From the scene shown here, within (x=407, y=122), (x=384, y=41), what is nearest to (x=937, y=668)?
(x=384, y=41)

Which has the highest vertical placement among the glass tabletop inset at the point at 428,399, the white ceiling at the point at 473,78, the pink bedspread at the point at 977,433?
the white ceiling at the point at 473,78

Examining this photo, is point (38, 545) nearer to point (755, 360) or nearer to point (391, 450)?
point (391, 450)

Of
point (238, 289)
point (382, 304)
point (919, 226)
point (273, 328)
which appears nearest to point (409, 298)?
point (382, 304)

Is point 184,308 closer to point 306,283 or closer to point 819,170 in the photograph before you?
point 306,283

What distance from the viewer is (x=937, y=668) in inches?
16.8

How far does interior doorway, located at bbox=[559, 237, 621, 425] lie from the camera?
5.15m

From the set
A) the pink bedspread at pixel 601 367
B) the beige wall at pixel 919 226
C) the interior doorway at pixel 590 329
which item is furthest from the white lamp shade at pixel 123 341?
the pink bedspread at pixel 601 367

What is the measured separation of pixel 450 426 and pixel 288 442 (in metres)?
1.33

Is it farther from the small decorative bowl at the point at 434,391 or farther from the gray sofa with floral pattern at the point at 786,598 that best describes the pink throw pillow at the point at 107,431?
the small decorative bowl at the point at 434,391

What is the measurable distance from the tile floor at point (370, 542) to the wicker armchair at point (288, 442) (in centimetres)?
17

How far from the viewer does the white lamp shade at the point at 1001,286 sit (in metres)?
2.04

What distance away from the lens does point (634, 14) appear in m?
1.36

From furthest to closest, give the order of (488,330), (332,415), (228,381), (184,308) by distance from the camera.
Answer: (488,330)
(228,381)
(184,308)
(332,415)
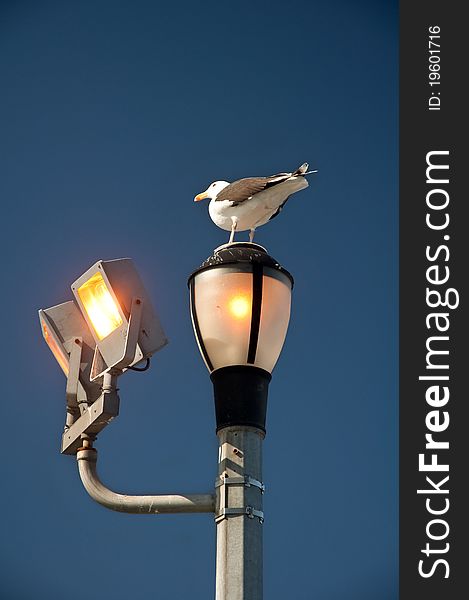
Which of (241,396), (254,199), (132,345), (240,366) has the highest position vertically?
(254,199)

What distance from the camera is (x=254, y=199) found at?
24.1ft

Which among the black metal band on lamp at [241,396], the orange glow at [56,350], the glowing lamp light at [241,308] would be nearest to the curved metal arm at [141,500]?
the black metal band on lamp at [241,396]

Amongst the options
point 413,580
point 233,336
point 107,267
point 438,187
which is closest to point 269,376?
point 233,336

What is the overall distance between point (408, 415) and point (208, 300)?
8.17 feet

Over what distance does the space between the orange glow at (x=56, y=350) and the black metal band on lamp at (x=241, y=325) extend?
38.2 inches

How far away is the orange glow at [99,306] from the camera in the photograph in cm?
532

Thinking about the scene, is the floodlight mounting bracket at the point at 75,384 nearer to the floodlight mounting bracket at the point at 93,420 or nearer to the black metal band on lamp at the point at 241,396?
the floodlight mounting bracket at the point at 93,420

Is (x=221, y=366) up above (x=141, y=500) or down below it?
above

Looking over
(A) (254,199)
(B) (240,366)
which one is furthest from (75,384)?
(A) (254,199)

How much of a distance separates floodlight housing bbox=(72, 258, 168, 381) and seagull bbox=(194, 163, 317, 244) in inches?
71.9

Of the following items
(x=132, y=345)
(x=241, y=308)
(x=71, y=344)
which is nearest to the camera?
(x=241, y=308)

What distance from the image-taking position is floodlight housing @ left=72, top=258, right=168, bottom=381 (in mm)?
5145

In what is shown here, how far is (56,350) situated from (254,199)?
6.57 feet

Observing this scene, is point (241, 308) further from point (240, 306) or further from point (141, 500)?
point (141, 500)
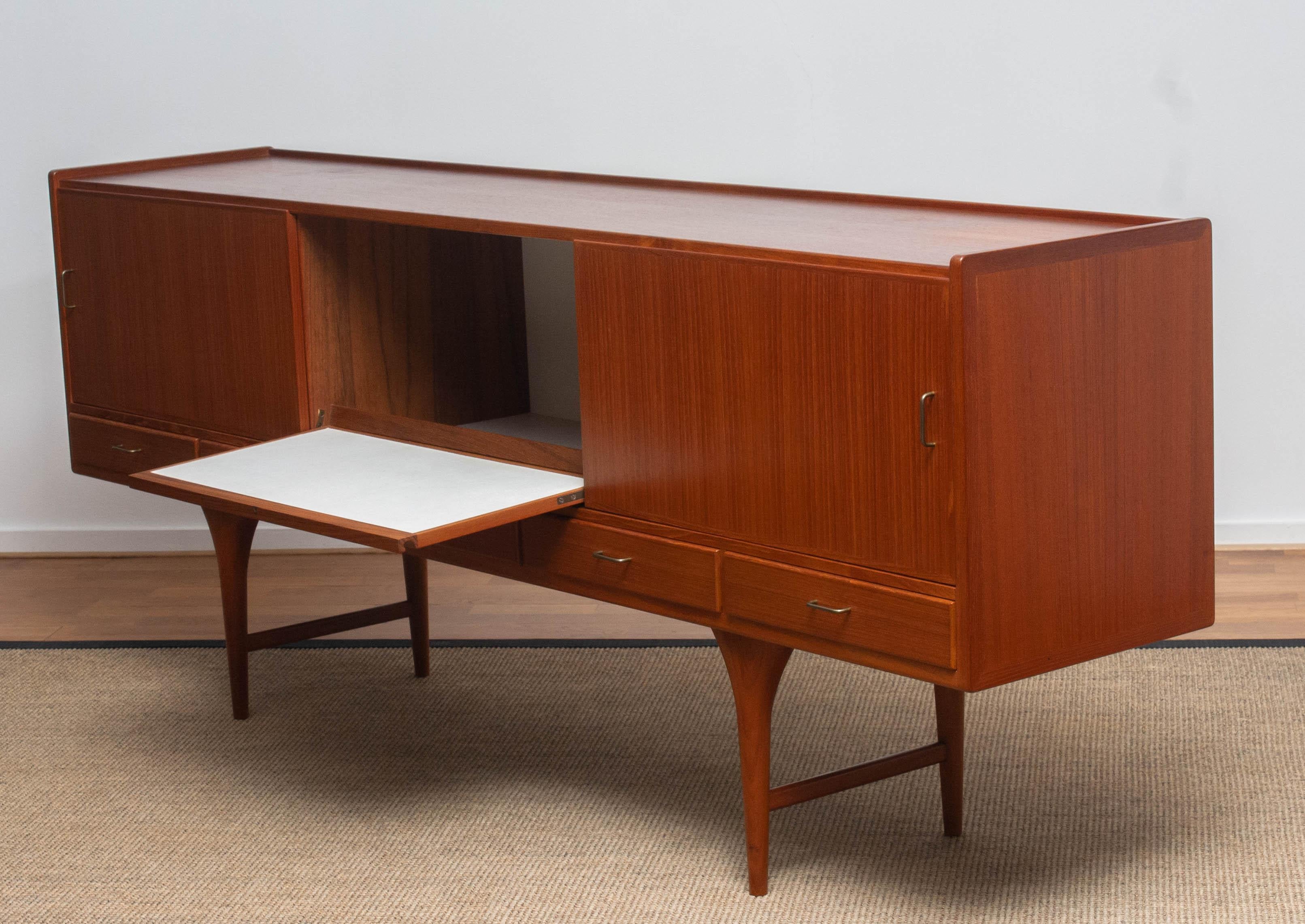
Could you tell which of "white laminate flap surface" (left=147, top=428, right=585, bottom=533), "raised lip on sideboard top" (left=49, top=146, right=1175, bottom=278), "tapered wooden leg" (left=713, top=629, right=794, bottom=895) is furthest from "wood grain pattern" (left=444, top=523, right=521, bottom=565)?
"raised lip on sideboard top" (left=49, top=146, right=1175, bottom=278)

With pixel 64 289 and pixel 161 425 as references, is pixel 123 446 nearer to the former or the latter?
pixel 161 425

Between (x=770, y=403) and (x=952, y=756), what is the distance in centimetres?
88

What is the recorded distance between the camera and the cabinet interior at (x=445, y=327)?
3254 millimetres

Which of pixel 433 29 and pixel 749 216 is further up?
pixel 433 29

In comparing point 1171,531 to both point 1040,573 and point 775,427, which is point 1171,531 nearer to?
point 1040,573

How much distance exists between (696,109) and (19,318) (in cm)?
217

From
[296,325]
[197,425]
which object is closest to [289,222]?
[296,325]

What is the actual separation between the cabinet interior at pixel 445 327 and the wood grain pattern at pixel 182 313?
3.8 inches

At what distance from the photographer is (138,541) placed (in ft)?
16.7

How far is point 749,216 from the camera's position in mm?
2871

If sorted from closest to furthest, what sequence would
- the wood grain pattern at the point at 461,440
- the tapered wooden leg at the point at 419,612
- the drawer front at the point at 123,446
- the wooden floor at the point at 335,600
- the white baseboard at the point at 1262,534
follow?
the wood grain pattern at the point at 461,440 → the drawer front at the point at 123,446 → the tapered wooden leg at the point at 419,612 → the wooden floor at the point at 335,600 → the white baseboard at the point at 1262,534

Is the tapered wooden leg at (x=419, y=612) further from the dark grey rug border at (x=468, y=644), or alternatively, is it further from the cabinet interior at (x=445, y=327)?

WHAT NEEDS TO BE DONE: Retype every entry verbatim and exclude the pictures from the copy.

TASK RESPONSE:
From the scene shown here, within (x=407, y=122), (x=384, y=41), what is nearest to (x=937, y=668)?
(x=384, y=41)

Which has the highest vertical placement among the glass tabletop inset at the point at 428,399, the white ceiling at the point at 473,78, the pink bedspread at the point at 977,433?
the white ceiling at the point at 473,78

Examining this photo, is point (38, 545) nearer to point (755, 360) or nearer to point (391, 450)?
point (391, 450)

Of
point (238, 289)
point (382, 304)
point (919, 226)
point (273, 328)
which appears nearest to point (409, 298)?
point (382, 304)

Is point 184,308 closer to point 306,283 or closer to point 819,170 in the photograph before you?
point 306,283

What distance from the viewer is (x=937, y=668) in inches?
16.8

How far does interior doorway, located at bbox=[559, 237, 621, 425] lie from the camera?
5.15m

From the set
A) the pink bedspread at pixel 601 367
B) the beige wall at pixel 919 226
C) the interior doorway at pixel 590 329
which item is furthest from the white lamp shade at pixel 123 341?
the pink bedspread at pixel 601 367

What is the measured separation of pixel 450 426 and pixel 288 442 (in metres)?
1.33

Is it farther from the small decorative bowl at the point at 434,391 or farther from the gray sofa with floral pattern at the point at 786,598 that best describes the pink throw pillow at the point at 107,431?
the small decorative bowl at the point at 434,391

What is the measurable distance from the tile floor at point (370, 542) to the wicker armchair at point (288, 442) (in centimetres)?
17

How far from the viewer does the white lamp shade at the point at 1001,286 sit (in metres)?
2.04

What distance away from the lens does point (634, 14) appear in m?
1.36

From furthest to closest, give the order of (488,330), (332,415), (228,381), (184,308) by distance from the camera.
Answer: (488,330)
(228,381)
(184,308)
(332,415)
Which of (241,396), (254,199), (132,345), (240,366) has the highest position vertically?
(254,199)

What distance from the camera is (x=254, y=199) found at?
24.1ft

Which among the black metal band on lamp at [241,396], the orange glow at [56,350], the glowing lamp light at [241,308] would be nearest to the curved metal arm at [141,500]?
the black metal band on lamp at [241,396]

Amongst the options
point 413,580
point 233,336
point 107,267
point 438,187
which is closest to point 269,376?
point 233,336

What is the overall distance between point (408, 415) and point (208, 300)?
8.17 feet

Over what distance does the space between the orange glow at (x=56, y=350) and the black metal band on lamp at (x=241, y=325) extend?
38.2 inches

How far away is the orange glow at [99,306] from the camera in the photograph in cm?
532

Thinking about the scene, is the floodlight mounting bracket at the point at 75,384 nearer to the floodlight mounting bracket at the point at 93,420 or nearer to the black metal band on lamp at the point at 241,396?
the floodlight mounting bracket at the point at 93,420

Is (x=221, y=366) up above (x=141, y=500) or down below it?
above

Looking over
(A) (254,199)
(B) (240,366)
which one is furthest from (75,384)?
(A) (254,199)

How much of a distance separates floodlight housing bbox=(72, 258, 168, 381) and seagull bbox=(194, 163, 317, 244) in inches?
71.9

Of the following items
(x=132, y=345)
(x=241, y=308)
(x=71, y=344)
which is nearest to the camera?
(x=241, y=308)

What distance from the image-taking position is floodlight housing @ left=72, top=258, right=168, bottom=381 (in mm)?
5145

In what is shown here, how far is (56,350) situated from (254,199)?
6.57 feet

Observing this scene, is point (241, 308) further from point (240, 306) or further from point (141, 500)?
point (141, 500)
Could you tell which of "white laminate flap surface" (left=147, top=428, right=585, bottom=533), "raised lip on sideboard top" (left=49, top=146, right=1175, bottom=278), "tapered wooden leg" (left=713, top=629, right=794, bottom=895) is furthest from "wood grain pattern" (left=444, top=523, right=521, bottom=565)?
"raised lip on sideboard top" (left=49, top=146, right=1175, bottom=278)

With pixel 64 289 and pixel 161 425 as references, is pixel 123 446 nearer to the former or the latter?
pixel 161 425

Between (x=770, y=403) and (x=952, y=756), what is the distance in centimetres?
88

What is the recorded distance between the camera and the cabinet interior at (x=445, y=327)?
3254 millimetres

Which of pixel 433 29 and pixel 749 216 is further up?
pixel 433 29

In comparing point 1171,531 to both point 1040,573 and point 775,427, which is point 1171,531 nearer to?
point 1040,573

How much distance exists between (696,109) and (19,318) (in cm)?
217

From
[296,325]
[197,425]
which object is closest to [289,222]?
[296,325]

What is the actual separation between the cabinet interior at pixel 445 327 and the wood grain pattern at pixel 182 313?
3.8 inches

At what distance from the photographer is (138,541) placed (in ft)?
16.7

How far is point 749,216 from the camera's position in mm?
2871

If sorted from closest to furthest, what sequence would
- the wood grain pattern at the point at 461,440
- the tapered wooden leg at the point at 419,612
- the drawer front at the point at 123,446
- the wooden floor at the point at 335,600
- the white baseboard at the point at 1262,534
follow?
the wood grain pattern at the point at 461,440 → the drawer front at the point at 123,446 → the tapered wooden leg at the point at 419,612 → the wooden floor at the point at 335,600 → the white baseboard at the point at 1262,534

Is the tapered wooden leg at (x=419, y=612) further from the dark grey rug border at (x=468, y=644), or alternatively, is it further from the cabinet interior at (x=445, y=327)?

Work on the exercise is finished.